Write the listing below out again word for word, without a single picture.

- **DATA**:
=-=-=

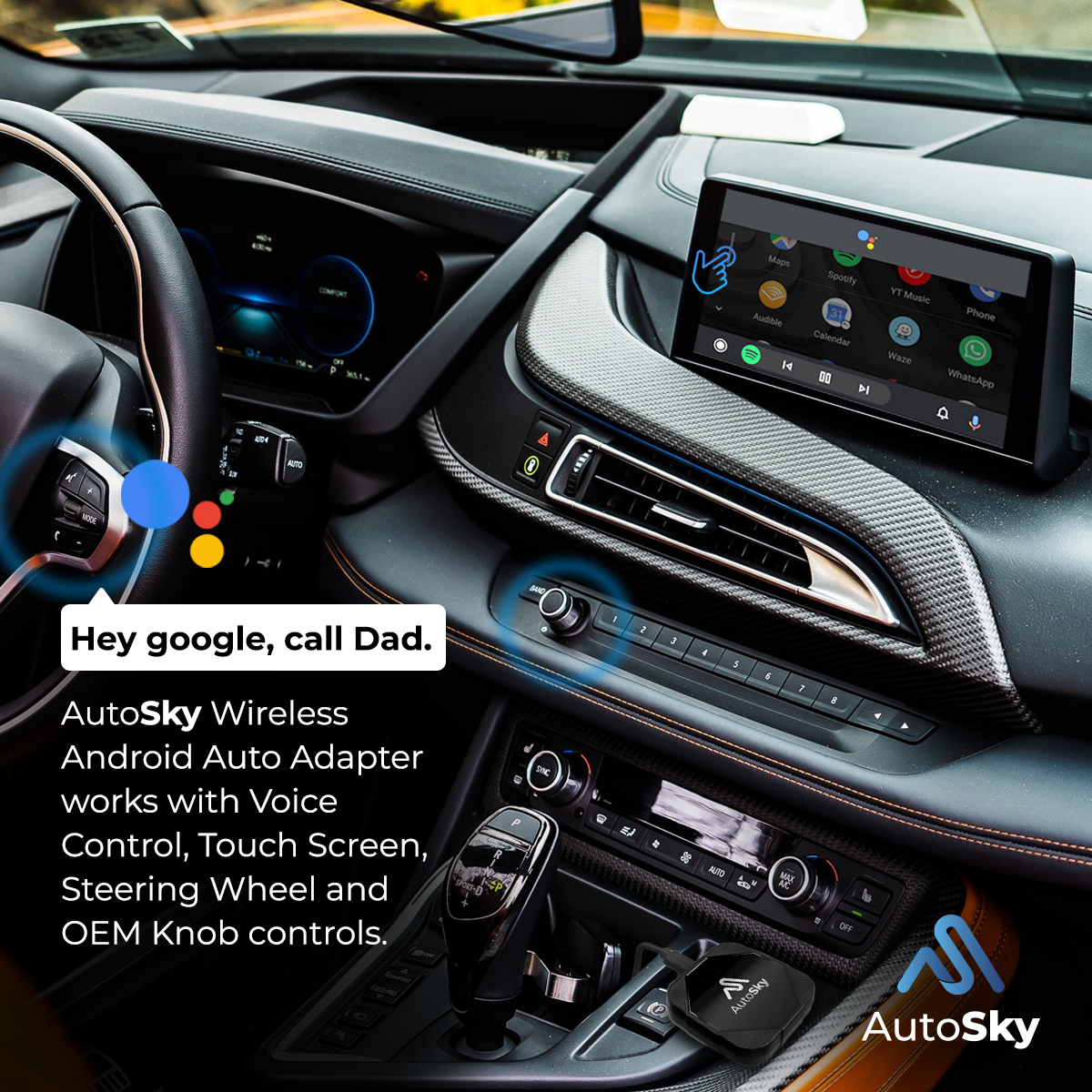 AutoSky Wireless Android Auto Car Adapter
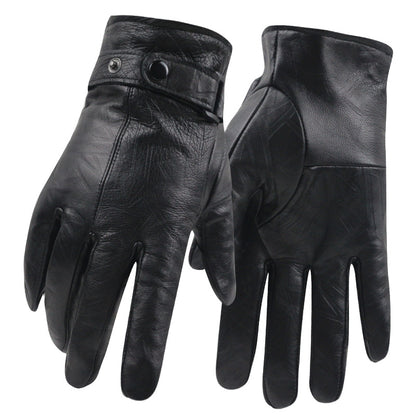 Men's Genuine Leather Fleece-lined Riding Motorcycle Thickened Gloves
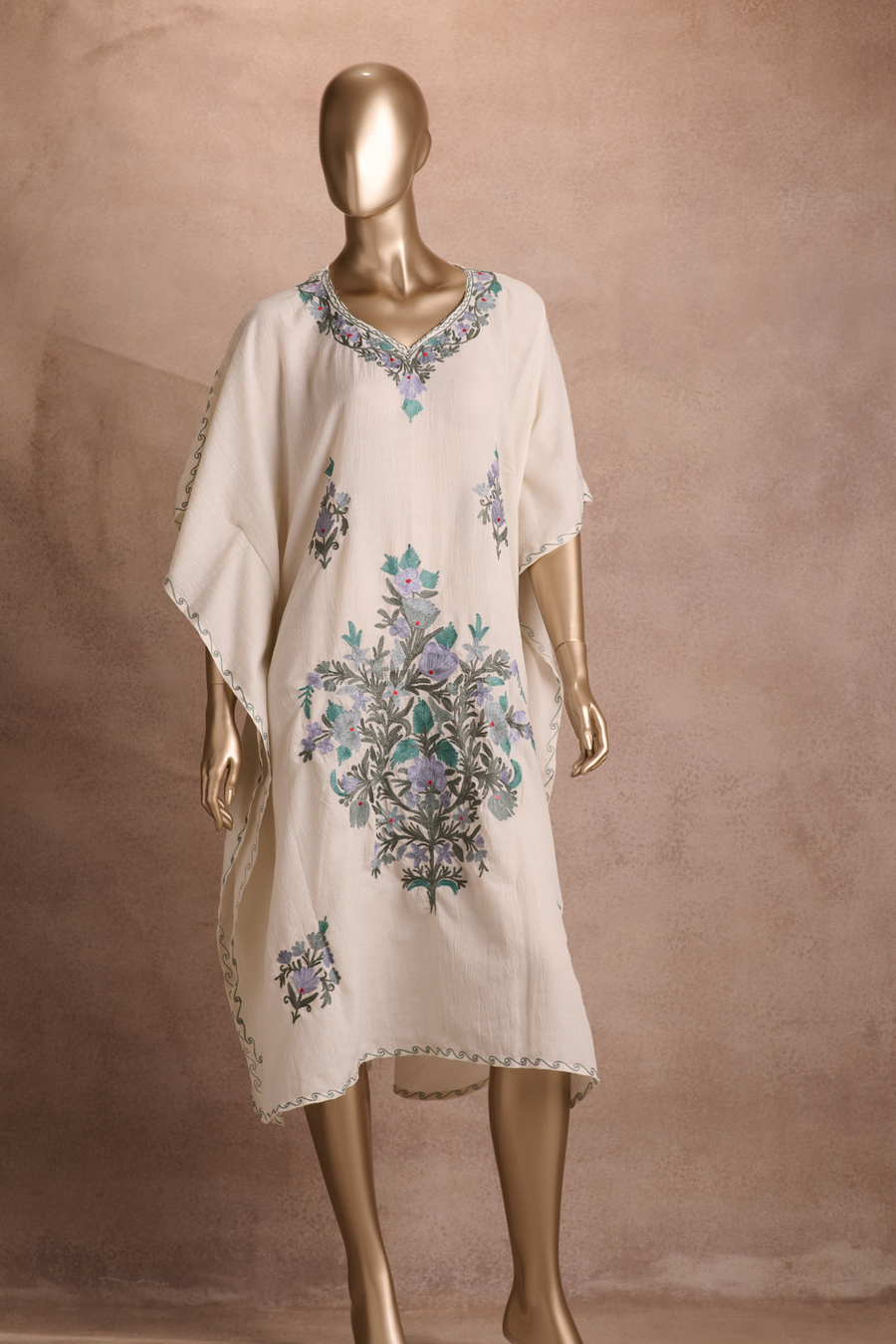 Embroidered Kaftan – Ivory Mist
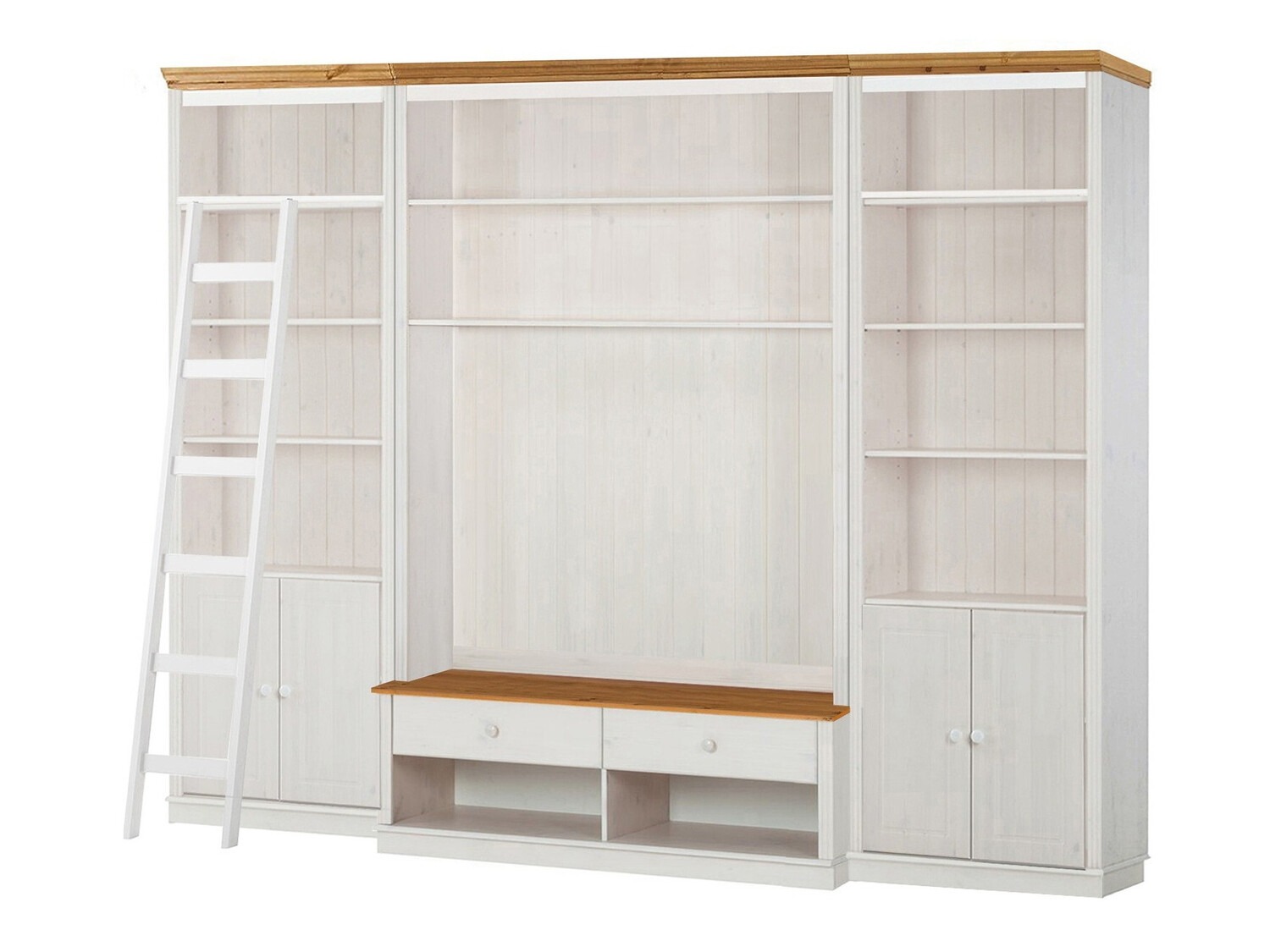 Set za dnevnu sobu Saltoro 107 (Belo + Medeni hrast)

=-=-=

- **SOLUTION FOR THIS TASK**:
 AutoSky Wireless Android Auto Car Adapter
 Men's Genuine Leather Fleece-lined Riding Motorcycle Thickened Gloves
 Embroidered Kaftan – Ivory Mist
 Set za dnevnu sobu Saltoro 107 (Belo + Medeni hrast)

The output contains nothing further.